» Document excerpt
══════════

Often these things conspire in groups: you can think of a workaround for an 'n + 1' feature, but only by using another feature that's also 'n + 1'! For example, the above problem with invalid ENUMs inserting empty strings is solved by strict mode, which requires 5.0; you could get avoid it with a trigger, but that's also 5.0; and then you realize that you're only using an ENUM in the first place because you don't have views, which are also 5.0:

Initially we thought we just wanted one upgrade; the 'new' version of MySQL we'd read about sounded like it had finally become a 'proper' DBMS and would remedy the major frustrations we'd found with it. Tantalizingly, many years later that's still the case.

MySQL Warnings in Perl

If you aren't running a recent enough version of MySQL to have strict mode, you can at least get the same warnings in Perl that you do interactively. Consider the query:

$db->do(q[INSERT INTO game SET shape = 'rock']);

You can see if there are any warnings with the {mysql_warning_count} attribute on a statement handle, and then do SHOW WARNINGS to get them, perhaps turning the above into:

use Lingua::EN::Inflect qw<inflect>;

my $insert = $db->prepare(q[INSERT INTO game SET shape = 'rock']);
$insert->execute;
if ($insert->{mysql_warning_count})
{
  warn inflect "NUM($insert->{mysql_warning_count}) PL_N(warning):\n";
  my $warning_query = $db->prepare(q[SHOW WARNINGS]);
  $warning_query->execute;
  while (my $warning = $warning_query->fetchrow_hashref)
  {
    warn "$warning->{Message}\n";
  }
}

which yields this output:

1 warning:
Data truncated for column 'shape' at row 1

You'd probably want to abstract the warning-checking into a routine used by all your queries. Rather than just printing the warnings it could abort the program or rollback the current transaction, emulating the behaviour you get with strict mode.

Something like the above could also be useful even if you do have strict mode, for ensuring that other MySQL warnings aren't ignored.

Dates

Strict mode dissuades MySQL from treating nonsense as dates:

mysql> CREATE TABLE log (noted DATE NOT NULL);
Query OK, 0 rows affected (0.01 sec)

mysql> INSERT INTO log SET noted = 'kapow';
ERROR 1292 (22007): Incorrect date value: 'kapow' for column 'noted' at row 1

But it still thinks that a bunch of zeros is a cromulent date, without even so much as a warning:

mysql> INSERT INTO log SET noted = '0000-00-00';
Query OK, 1 row affected (0.00 sec)

══════════

» Job 1
Answer these questions about the MySQL excerpt.
(a) Which MySQL version does strict mode require?
(b) Which statement handle attribute shows whether a query produced any warnings?
(c) Which value does MySQL still accept as a date in strict mode, without a warning?

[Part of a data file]
══════════

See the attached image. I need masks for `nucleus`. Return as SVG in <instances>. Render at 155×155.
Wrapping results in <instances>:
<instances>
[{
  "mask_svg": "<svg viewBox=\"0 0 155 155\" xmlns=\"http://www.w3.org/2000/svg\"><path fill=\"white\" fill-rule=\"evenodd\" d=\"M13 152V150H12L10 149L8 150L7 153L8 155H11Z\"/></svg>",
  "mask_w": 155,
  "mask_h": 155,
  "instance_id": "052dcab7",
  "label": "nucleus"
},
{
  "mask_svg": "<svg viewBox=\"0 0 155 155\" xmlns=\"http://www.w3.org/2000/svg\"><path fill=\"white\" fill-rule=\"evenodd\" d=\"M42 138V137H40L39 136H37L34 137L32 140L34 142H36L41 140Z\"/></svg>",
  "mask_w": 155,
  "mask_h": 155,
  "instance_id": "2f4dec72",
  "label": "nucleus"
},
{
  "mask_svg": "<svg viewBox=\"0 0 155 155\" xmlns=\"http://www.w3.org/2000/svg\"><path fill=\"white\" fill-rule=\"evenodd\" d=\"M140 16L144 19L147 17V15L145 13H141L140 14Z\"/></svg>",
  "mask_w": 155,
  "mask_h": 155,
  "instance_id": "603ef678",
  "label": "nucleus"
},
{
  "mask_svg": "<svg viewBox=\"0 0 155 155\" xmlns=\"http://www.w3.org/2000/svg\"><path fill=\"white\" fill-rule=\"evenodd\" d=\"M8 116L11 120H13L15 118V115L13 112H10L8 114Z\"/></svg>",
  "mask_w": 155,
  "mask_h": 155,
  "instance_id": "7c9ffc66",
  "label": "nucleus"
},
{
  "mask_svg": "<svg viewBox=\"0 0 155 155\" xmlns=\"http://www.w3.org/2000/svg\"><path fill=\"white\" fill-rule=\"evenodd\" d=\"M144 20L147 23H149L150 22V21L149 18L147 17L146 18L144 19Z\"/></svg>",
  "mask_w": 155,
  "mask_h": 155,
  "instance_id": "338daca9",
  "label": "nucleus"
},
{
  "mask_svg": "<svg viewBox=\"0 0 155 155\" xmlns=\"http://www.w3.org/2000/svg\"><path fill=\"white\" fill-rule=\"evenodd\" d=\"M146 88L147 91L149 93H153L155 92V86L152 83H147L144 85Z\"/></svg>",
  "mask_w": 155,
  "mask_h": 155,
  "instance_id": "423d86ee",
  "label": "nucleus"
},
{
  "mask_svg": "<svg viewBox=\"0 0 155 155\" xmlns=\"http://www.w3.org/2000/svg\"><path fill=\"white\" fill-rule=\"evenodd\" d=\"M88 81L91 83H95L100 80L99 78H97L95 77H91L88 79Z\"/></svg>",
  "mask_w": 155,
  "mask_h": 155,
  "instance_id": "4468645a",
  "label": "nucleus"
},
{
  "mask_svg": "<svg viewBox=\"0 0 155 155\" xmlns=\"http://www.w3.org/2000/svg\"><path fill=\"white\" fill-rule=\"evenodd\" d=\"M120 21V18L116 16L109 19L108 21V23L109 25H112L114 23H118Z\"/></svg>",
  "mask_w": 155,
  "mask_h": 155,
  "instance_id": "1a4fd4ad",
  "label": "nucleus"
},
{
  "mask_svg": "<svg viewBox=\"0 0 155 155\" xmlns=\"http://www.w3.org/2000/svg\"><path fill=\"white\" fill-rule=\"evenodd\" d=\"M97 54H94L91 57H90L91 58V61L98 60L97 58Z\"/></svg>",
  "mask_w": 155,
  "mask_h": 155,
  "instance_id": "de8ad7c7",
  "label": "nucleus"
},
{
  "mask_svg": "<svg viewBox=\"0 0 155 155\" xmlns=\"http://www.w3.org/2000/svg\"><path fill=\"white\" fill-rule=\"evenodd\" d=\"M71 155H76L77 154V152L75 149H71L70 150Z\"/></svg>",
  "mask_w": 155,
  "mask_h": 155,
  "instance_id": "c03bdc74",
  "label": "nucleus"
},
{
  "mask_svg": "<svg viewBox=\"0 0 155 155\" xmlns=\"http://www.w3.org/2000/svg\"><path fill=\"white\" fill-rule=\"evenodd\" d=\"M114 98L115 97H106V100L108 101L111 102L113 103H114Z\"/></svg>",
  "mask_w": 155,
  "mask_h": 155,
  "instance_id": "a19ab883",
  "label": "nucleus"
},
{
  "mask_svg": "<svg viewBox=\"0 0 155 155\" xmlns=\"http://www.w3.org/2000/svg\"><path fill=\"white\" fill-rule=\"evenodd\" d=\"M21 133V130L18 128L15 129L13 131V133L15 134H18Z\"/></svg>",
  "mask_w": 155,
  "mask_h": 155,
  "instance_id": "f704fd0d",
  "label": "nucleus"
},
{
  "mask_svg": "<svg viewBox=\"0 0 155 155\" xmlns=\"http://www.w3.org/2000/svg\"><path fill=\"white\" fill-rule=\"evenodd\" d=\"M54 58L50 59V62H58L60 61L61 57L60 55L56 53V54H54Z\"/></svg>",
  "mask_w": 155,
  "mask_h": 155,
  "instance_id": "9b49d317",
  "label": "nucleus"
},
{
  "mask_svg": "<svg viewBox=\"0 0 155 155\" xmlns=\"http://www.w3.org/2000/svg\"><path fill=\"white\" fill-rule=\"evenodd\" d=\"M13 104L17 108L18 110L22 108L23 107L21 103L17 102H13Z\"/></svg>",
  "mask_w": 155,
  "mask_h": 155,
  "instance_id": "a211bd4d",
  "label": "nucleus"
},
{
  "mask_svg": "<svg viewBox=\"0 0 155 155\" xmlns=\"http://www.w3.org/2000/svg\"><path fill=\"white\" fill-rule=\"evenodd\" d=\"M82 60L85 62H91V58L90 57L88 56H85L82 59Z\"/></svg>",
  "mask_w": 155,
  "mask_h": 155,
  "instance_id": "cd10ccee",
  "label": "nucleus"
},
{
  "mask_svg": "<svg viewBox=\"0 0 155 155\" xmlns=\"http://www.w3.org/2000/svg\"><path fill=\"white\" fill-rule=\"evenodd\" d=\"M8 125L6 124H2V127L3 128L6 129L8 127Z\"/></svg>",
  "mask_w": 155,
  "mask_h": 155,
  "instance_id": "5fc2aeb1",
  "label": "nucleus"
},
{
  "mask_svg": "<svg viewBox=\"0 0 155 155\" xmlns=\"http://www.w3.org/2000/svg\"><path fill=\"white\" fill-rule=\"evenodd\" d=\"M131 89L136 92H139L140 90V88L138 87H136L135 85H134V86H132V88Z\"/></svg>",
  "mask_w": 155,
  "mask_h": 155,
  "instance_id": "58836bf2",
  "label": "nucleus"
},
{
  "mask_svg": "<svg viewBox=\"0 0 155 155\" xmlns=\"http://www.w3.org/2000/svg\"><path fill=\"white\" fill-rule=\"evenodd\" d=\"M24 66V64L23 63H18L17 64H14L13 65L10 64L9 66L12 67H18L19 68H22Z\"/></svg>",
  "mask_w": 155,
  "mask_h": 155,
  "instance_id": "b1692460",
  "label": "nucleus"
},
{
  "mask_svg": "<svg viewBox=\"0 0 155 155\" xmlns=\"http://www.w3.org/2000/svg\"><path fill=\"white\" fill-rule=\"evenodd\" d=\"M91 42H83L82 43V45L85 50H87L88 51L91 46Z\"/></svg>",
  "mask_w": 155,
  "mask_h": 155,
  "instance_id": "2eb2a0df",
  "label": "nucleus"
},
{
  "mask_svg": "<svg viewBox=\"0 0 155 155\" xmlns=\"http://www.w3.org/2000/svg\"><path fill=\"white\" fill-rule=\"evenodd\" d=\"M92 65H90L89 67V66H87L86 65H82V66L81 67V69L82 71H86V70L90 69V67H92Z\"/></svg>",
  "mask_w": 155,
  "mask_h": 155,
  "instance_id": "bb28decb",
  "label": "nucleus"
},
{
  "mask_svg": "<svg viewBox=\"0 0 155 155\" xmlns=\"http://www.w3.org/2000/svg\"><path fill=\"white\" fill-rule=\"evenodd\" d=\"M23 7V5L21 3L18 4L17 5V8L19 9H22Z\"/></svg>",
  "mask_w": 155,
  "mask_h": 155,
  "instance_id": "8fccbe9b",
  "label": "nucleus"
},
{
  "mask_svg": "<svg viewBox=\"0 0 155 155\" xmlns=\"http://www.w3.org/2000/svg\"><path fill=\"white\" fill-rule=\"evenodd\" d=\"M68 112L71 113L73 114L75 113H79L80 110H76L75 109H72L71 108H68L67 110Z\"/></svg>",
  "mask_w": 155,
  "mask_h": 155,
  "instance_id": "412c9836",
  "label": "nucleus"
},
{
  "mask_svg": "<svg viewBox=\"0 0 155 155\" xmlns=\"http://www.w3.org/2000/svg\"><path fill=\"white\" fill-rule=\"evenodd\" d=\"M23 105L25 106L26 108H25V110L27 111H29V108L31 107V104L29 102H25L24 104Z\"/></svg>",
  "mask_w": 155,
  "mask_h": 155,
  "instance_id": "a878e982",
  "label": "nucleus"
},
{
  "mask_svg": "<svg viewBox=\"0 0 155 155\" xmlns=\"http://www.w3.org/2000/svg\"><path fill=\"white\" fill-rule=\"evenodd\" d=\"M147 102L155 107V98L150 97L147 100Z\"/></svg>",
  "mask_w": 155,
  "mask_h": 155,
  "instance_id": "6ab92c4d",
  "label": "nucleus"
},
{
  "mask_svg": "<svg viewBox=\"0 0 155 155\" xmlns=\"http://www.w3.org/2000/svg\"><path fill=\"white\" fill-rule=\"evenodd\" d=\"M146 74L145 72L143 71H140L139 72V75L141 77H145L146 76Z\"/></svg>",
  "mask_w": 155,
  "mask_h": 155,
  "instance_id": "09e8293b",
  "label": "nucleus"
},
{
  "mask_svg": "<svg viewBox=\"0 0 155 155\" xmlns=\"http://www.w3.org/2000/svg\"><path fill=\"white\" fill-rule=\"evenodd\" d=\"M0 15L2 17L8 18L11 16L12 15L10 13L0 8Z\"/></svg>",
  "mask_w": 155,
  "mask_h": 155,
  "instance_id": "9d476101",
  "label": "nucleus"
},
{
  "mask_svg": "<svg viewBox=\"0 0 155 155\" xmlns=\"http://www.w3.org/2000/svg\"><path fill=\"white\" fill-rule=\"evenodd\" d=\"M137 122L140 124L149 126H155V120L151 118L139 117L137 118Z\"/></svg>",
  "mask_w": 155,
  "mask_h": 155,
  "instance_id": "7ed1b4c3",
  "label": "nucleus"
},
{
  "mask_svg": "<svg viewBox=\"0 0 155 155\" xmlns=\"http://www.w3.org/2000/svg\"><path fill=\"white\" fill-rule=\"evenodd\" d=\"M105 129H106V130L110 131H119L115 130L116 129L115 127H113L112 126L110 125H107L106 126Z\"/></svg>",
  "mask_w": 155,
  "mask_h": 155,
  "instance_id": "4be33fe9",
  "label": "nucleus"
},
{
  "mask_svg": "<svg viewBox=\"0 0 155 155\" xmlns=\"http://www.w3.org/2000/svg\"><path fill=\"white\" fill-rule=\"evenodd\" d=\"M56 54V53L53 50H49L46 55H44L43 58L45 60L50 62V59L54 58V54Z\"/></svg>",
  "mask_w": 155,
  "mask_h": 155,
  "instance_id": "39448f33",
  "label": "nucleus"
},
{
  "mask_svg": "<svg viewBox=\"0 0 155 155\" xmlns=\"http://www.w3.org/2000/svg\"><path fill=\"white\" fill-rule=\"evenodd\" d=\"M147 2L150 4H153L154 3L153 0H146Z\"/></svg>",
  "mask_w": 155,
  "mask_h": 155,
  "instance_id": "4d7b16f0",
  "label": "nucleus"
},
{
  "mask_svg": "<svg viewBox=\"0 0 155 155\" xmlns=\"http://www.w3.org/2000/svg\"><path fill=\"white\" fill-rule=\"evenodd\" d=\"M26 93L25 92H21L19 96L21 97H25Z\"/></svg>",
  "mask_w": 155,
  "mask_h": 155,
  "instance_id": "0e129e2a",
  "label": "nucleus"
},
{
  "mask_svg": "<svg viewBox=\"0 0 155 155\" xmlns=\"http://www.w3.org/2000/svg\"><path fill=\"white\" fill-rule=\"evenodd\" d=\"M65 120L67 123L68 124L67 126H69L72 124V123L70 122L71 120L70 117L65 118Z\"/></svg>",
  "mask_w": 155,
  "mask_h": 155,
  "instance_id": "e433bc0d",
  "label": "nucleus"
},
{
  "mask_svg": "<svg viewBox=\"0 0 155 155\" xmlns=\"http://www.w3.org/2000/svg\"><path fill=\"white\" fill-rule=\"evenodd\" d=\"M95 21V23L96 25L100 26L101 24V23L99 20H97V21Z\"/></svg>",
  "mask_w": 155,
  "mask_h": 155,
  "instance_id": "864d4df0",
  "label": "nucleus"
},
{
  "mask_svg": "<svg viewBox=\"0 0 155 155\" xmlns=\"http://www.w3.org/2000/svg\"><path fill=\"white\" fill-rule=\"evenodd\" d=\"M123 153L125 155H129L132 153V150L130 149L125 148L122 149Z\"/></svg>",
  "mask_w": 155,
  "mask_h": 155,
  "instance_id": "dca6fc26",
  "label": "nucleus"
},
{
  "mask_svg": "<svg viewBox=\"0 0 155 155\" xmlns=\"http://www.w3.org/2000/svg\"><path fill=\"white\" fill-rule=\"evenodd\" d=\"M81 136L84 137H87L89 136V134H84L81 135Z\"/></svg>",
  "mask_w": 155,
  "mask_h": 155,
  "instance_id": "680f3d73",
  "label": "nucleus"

══════════

» Job 2
Repeat the rows of the data file without changes, starting at the first row and ending at the row that contains "21V18L116 16L109 19L108".

» Expected answer 1
(a) 5.0
(b) {mysql_warning_count}
(c) '0000-00-00'

» Expected answer 2
See the attached image. I need masks for `nucleus`. Return as SVG in <instances>. Render at 155×155.
Wrapping results in <instances>:
<instances>
[{
  "mask_svg": "<svg viewBox=\"0 0 155 155\" xmlns=\"http://www.w3.org/2000/svg\"><path fill=\"white\" fill-rule=\"evenodd\" d=\"M13 152V150H12L10 149L8 150L7 153L8 155H11Z\"/></svg>",
  "mask_w": 155,
  "mask_h": 155,
  "instance_id": "052dcab7",
  "label": "nucleus"
},
{
  "mask_svg": "<svg viewBox=\"0 0 155 155\" xmlns=\"http://www.w3.org/2000/svg\"><path fill=\"white\" fill-rule=\"evenodd\" d=\"M42 138V137H40L39 136H37L34 137L32 140L34 142H36L41 140Z\"/></svg>",
  "mask_w": 155,
  "mask_h": 155,
  "instance_id": "2f4dec72",
  "label": "nucleus"
},
{
  "mask_svg": "<svg viewBox=\"0 0 155 155\" xmlns=\"http://www.w3.org/2000/svg\"><path fill=\"white\" fill-rule=\"evenodd\" d=\"M140 16L144 19L147 17V15L145 13H141L140 14Z\"/></svg>",
  "mask_w": 155,
  "mask_h": 155,
  "instance_id": "603ef678",
  "label": "nucleus"
},
{
  "mask_svg": "<svg viewBox=\"0 0 155 155\" xmlns=\"http://www.w3.org/2000/svg\"><path fill=\"white\" fill-rule=\"evenodd\" d=\"M8 116L11 120H13L15 118V115L13 112H10L8 114Z\"/></svg>",
  "mask_w": 155,
  "mask_h": 155,
  "instance_id": "7c9ffc66",
  "label": "nucleus"
},
{
  "mask_svg": "<svg viewBox=\"0 0 155 155\" xmlns=\"http://www.w3.org/2000/svg\"><path fill=\"white\" fill-rule=\"evenodd\" d=\"M144 20L147 23H149L150 22V21L149 18L147 17L146 18L144 19Z\"/></svg>",
  "mask_w": 155,
  "mask_h": 155,
  "instance_id": "338daca9",
  "label": "nucleus"
},
{
  "mask_svg": "<svg viewBox=\"0 0 155 155\" xmlns=\"http://www.w3.org/2000/svg\"><path fill=\"white\" fill-rule=\"evenodd\" d=\"M146 88L147 91L149 93H153L155 92V86L152 83H147L144 85Z\"/></svg>",
  "mask_w": 155,
  "mask_h": 155,
  "instance_id": "423d86ee",
  "label": "nucleus"
},
{
  "mask_svg": "<svg viewBox=\"0 0 155 155\" xmlns=\"http://www.w3.org/2000/svg\"><path fill=\"white\" fill-rule=\"evenodd\" d=\"M88 81L91 83H95L100 80L99 78H97L95 77H91L88 79Z\"/></svg>",
  "mask_w": 155,
  "mask_h": 155,
  "instance_id": "4468645a",
  "label": "nucleus"
},
{
  "mask_svg": "<svg viewBox=\"0 0 155 155\" xmlns=\"http://www.w3.org/2000/svg\"><path fill=\"white\" fill-rule=\"evenodd\" d=\"M120 21V18L116 16L109 19L108 21V23L109 25H112L114 23H118Z\"/></svg>",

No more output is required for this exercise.